Monday, December 5, 2022

Weirder

 Jr. High School was plain weird and dangerous all around.  Home room.  Band.  Gym.  These were classes.  In band, we learned to read music and play the Flutophone.  When we finally got around to playing real instruments, I chose the drums.  That was, in hindsight, a mistake.  The drummer doesn't get a lot of attention in band.  My biggest thrill was getting to play the timpani, but that wasn't very often.  Over the course of the year, my musical skills didn't advance much.  But I sure had a lot of time to get into trouble.  The band director didn't like me, but I didn't like him back, so it was a pretty even trade.  We ignored one another as much as possible.  

Gym class was the real shocker.  After a lifetime of keeping our peckers out of site, we were dumped into a large locker room where we were supposed to change clothes and shower with all the other boys in big open gang showers.  All the grades were combined, so there were large discrepancies in what we deemed our manhood.  On the first day, one of the younger kids got a boner.  That was it for him.  That's all everyone talked about around the school.  He was labelled a queer, and that was that.  Poor fucker.  It could have happened to any of us.  Thank god. . . . 

Gym was where you learned that horsey looking redheads, the ones with the straw-like hair and thick lips, had giant members.  Those guys never bothered to wrap a towel around them as they paraded about.  It wasn't long until most of the guys quit taking showers before going to the next class.  They would just change back into their street clothes, sweaty or not.  It also wasn't long, either, before the hoodlums started smoking cigarettes behind trees in the woods surrounding the playing fields.  If you forgot your gym clothes, you didn't even have to dress out, so there was always a large group just wandering around.  

The most spectacular thing, though, came from one of the coolest hoods in school.  Benny was good looking tough guy who was like a movie idol for the girls.  He was two grades ahead of me, but my locker was near his.  One day, Benny took off his pants and everyone froze.  He was wearing silky girl's panties.  Nobody said anything for a minute, and when Benny turned around, he said simply. . . . "These are Cindy's."  Cindy was his girlfriend, and then we got it.  Benny was cooler than ice water.  The locker room reverberated with approving hoots and hollers.  

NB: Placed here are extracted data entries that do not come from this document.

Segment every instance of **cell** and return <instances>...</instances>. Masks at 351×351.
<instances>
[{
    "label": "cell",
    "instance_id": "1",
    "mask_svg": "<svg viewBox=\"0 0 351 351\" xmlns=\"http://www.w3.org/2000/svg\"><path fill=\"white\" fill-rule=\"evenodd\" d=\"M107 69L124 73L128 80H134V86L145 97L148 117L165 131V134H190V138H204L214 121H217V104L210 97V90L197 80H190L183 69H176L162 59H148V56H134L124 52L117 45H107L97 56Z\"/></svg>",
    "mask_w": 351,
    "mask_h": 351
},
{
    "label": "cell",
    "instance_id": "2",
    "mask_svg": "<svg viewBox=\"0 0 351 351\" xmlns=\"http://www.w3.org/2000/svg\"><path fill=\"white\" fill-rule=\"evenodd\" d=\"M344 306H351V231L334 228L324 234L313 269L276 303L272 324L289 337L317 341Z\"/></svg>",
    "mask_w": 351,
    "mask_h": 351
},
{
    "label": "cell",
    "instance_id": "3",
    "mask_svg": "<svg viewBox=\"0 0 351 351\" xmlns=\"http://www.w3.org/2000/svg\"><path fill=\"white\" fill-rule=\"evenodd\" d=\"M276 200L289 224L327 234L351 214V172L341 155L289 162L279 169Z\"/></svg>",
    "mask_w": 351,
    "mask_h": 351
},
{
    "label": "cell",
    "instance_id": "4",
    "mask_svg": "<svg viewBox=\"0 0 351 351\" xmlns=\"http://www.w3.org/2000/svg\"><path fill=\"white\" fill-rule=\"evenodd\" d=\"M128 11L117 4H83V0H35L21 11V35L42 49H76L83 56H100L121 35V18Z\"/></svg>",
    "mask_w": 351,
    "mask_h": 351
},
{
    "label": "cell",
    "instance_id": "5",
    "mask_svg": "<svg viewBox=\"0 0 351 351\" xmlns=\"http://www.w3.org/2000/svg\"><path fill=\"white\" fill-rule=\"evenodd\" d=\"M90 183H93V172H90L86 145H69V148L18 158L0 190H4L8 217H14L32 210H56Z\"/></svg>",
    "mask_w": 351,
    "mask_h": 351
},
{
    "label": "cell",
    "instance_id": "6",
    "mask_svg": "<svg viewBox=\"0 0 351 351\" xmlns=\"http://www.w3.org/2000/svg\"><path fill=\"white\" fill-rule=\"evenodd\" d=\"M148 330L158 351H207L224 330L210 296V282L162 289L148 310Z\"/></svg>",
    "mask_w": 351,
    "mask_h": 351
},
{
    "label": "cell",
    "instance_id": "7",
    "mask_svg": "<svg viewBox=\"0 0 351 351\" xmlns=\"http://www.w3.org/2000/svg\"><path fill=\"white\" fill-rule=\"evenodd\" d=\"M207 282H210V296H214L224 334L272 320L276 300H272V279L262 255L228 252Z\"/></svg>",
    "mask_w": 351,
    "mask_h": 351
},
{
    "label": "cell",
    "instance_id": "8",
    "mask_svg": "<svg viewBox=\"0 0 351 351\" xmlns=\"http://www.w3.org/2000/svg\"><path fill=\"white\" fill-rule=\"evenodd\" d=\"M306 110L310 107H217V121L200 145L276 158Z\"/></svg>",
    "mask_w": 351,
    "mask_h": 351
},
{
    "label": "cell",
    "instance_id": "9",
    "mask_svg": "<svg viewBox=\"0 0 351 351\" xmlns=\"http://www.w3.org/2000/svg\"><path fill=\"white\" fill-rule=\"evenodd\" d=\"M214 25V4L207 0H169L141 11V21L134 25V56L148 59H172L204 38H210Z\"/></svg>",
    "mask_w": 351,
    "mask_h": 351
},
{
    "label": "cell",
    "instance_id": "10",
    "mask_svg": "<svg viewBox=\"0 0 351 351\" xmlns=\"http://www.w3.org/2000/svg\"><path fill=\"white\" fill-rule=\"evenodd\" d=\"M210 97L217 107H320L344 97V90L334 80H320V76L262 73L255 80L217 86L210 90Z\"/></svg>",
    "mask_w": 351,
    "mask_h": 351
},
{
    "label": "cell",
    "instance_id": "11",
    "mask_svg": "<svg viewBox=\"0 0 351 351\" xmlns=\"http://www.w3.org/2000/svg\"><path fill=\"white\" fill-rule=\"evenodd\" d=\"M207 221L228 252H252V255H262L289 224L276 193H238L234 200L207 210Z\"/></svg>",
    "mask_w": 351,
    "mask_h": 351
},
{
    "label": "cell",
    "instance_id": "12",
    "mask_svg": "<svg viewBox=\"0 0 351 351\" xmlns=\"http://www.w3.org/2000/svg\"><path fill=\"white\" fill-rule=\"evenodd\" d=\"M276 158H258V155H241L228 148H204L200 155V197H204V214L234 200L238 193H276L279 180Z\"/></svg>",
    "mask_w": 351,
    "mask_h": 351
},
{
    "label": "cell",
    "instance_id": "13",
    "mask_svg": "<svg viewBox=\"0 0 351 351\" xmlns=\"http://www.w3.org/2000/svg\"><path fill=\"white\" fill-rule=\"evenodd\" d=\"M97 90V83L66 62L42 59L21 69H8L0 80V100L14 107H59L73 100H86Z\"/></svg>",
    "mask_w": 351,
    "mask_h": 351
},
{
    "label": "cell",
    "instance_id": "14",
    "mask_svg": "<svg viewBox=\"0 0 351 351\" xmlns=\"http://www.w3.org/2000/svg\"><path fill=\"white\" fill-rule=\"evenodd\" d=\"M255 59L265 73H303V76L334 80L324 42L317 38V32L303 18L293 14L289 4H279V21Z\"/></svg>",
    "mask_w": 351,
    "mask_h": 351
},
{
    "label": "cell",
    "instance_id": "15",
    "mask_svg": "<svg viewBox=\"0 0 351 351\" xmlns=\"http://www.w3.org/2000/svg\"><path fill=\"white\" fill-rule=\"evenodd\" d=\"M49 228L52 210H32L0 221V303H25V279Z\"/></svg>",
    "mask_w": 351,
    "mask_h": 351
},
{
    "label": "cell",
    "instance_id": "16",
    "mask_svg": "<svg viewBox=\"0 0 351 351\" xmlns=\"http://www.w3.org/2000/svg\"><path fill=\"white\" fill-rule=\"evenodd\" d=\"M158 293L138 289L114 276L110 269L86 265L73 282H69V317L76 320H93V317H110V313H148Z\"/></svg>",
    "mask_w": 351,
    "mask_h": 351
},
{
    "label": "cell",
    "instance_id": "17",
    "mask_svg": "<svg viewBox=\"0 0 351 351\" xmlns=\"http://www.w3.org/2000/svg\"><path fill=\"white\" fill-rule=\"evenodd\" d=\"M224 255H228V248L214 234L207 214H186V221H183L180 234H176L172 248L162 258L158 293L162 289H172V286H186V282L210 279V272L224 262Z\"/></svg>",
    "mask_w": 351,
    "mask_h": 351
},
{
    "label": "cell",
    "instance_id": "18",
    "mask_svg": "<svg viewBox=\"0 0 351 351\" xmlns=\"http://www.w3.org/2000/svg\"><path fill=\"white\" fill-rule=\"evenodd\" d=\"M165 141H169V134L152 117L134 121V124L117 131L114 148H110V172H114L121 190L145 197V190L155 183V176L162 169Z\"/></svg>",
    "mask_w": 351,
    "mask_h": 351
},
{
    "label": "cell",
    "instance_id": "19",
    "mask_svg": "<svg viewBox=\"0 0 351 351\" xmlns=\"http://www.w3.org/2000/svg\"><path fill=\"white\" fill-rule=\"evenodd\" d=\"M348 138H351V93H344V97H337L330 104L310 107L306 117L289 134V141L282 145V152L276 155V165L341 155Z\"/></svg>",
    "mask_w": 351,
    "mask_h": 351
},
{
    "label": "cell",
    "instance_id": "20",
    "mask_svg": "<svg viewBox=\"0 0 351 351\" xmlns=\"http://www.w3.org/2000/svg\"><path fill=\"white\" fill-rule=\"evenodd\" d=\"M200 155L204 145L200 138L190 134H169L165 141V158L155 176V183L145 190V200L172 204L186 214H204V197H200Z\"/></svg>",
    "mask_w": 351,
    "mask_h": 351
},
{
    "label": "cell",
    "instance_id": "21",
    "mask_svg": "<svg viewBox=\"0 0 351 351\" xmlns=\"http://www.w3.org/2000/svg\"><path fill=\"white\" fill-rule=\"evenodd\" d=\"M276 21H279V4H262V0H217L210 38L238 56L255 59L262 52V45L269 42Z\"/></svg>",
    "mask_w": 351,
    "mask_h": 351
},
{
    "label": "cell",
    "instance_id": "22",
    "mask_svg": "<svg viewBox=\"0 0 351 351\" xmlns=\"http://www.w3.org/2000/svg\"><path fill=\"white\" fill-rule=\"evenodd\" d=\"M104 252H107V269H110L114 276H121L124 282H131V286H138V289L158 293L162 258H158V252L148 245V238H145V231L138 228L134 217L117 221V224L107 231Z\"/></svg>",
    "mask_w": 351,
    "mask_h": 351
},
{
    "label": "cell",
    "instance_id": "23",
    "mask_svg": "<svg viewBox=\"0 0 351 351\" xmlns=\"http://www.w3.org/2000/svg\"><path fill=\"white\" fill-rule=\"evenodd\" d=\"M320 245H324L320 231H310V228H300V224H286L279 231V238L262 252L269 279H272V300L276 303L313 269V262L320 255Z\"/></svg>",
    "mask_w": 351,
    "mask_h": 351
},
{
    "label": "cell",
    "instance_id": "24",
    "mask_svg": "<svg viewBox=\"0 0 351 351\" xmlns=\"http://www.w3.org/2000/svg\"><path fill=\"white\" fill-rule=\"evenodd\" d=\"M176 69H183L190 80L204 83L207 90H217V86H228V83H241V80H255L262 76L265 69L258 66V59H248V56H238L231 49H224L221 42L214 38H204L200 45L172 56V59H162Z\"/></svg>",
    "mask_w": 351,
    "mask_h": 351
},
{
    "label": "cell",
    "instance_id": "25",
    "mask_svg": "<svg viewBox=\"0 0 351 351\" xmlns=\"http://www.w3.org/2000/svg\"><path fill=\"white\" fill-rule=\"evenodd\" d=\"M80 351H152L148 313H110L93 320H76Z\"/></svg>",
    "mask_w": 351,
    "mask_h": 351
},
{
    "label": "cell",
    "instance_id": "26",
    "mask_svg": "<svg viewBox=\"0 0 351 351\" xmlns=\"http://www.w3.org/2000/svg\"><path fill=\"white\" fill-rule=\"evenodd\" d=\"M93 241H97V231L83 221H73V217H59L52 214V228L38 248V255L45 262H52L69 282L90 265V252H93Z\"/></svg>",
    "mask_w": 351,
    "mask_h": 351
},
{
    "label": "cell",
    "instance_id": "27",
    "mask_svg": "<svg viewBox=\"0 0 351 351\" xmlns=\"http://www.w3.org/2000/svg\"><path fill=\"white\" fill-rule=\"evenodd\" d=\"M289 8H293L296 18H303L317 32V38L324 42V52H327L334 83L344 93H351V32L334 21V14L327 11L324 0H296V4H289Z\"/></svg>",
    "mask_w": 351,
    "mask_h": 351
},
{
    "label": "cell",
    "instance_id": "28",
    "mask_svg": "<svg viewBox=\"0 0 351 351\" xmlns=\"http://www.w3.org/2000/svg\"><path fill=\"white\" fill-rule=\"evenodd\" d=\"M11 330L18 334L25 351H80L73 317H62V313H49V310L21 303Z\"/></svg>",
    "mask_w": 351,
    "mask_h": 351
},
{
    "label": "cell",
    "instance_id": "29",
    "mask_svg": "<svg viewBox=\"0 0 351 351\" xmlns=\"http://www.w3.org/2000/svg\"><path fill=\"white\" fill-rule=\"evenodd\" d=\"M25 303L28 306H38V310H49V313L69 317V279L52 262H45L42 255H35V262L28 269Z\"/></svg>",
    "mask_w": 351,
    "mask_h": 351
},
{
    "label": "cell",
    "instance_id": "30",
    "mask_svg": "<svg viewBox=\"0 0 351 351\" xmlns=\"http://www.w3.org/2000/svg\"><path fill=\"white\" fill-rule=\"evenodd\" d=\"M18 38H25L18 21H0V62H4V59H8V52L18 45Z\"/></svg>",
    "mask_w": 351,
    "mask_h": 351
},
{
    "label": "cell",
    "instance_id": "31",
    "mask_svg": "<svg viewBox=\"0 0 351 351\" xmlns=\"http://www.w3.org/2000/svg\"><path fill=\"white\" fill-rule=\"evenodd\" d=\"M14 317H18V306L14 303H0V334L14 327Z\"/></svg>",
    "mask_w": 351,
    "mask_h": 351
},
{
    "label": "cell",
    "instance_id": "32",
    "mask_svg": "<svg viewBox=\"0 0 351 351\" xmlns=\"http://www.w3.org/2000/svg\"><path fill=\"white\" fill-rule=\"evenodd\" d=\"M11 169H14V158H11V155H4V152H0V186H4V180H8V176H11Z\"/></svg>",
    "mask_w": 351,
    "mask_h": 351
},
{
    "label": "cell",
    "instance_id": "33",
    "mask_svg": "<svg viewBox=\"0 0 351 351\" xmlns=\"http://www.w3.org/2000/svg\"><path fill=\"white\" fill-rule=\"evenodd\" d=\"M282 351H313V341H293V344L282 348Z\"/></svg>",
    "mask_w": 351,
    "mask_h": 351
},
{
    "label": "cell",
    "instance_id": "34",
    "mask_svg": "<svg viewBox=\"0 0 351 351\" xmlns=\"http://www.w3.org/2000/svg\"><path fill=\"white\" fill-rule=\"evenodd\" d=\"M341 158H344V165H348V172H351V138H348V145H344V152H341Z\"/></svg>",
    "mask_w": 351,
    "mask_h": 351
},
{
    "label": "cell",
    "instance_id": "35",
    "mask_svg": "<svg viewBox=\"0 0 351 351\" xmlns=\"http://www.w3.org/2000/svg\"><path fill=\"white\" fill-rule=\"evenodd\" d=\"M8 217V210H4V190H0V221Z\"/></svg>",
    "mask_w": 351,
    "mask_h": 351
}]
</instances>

One day it got around that Benny was going to fight Sammy, another school tough.  It was over a girl, of course.  After class, everyone hurried down to the field behind the shopping center to see this epic battle.  They were the size of grown men, and when they hit, you could hear the thwack of bone.  Benny hit Sammy, Sammy hit Benny.  The whole thing was pretty even.  Then Sammy tackled Benny and they went to the dirt rolling around in the Sandspur patch where they had landed.  This went on for a few minutes, and then by mutual agreement, the fight ended.  Nobody had won, but nobody had lost, either.  The crowd broke up knowing they had watched something classic.  

The fighting never seemed to end.  After our band won the school Talent Show by the old applause meter, a fellow--yet again older than I--took to calling me names when he saw me in the hallway.  He didn't like the whole Beatle thing.  He didn't like my hair.  He was taller and thicker than I by quite a bit, but he looked like an idiot.  One day, he was standing with a bunch of guys and he began mocking me yet again, so I walked up to the group.  I would fight him after school, I said.  I met him in the street close to his house.  He was there with his buddies.  We squared off, and I began throwing jabs that connected over and over again.  His face was red and already bruised looking, but I was getting tired, and dancing around in Beatle boots wasn't easy.  Suddenly, he clocked me with a right to the eye and staggered me.  I started backing up and he charged in swinging.  I kept backing up avoiding the punches.  I was practically running.  When it looked like he was getting tired, I stepped up and popped him with jabs a few more times.  We'd both run out of steam, though, and we each dropped our hands marking the end of the fight.  

By the time I got home, I had a black eye.  

"What happened," my father asked me.  It was Friday and we were going to Morrisons Cafeteria which was always a special treat.  

"I got into a fight."

"Who won?"

"I think I did," I said.  

I showed up at school Monday with that shiner.  The other kid didn't show up for a few days.  I had peppered him pretty good, I guess, and his faced was all bruised up.  When he did come back to school, he said he wanted to fight again.  He'd hit me pretty hard, and I knew he would do it again.  There was a good chance he'd win.  "Sure," I said,  but I didn't want to.  After that, though, he kind of faded into the background and didn't bother me at all. 

Someone made a "slam book," a notebook with some heading written on the top of each page.  "Favorite Song." "Best Couple."  "Cutest Boy."  "Prettiest Girl."  And then there were people's names.  The book was passed hand to hand around the school, everyone writing anonymous comments.  It was our form of social media, and it could be devastating.  

There were plenty of girls who liked me.  There were plenty of boys who didn't.  The school was becoming more visibly stratified all the time, the cool kids, the greasers, the mods. . . .  Things just kept getting weirder.  More and more, I just wanted to be alone and read books.